Task objective - Nothing in the entries may change when they are transcribed.

Material supplied -
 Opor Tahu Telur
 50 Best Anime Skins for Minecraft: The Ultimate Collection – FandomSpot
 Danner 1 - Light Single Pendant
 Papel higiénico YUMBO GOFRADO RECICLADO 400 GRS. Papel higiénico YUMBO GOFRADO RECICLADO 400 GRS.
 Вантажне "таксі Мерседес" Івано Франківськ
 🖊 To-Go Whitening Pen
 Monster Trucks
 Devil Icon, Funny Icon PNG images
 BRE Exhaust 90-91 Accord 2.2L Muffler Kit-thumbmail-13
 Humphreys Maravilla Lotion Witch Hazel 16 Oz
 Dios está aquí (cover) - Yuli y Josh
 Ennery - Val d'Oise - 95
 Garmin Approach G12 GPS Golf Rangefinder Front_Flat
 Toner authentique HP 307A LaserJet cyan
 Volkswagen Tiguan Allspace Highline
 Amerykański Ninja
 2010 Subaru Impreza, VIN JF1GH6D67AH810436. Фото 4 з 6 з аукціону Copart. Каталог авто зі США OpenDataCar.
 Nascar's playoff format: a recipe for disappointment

Output for this exercise -
 Opor Tahu Telur
 50 Best Anime Skins for Minecraft: The Ultimate Collection – FandomSpot
 Danner 1 - Light Single Pendant
 Papel higiénico YUMBO GOFRADO RECICLADO 400 GRS. Papel higiénico YUMBO GOFRADO RECICLADO 400 GRS.
 Вантажне "таксі Мерседес" Івано Франківськ
 🖊 To-Go Whitening Pen
 Monster Trucks
 Devil Icon, Funny Icon PNG images
 BRE Exhaust 90-91 Accord 2.2L Muffler Kit-thumbmail-13
 Humphreys Maravilla Lotion Witch Hazel 16 Oz
 Dios está aquí (cover) - Yuli y Josh
 Ennery - Val d'Oise - 95
 Garmin Approach G12 GPS Golf Rangefinder Front_Flat
 Toner authentique HP 307A LaserJet cyan
 Volkswagen Tiguan Allspace Highline
 Amerykański Ninja
 2010 Subaru Impreza, VIN JF1GH6D67AH810436. Фото 4 з 6 з аукціону Copart. Каталог авто зі США OpenDataCar.
 Nascar's playoff format: a recipe for disappointment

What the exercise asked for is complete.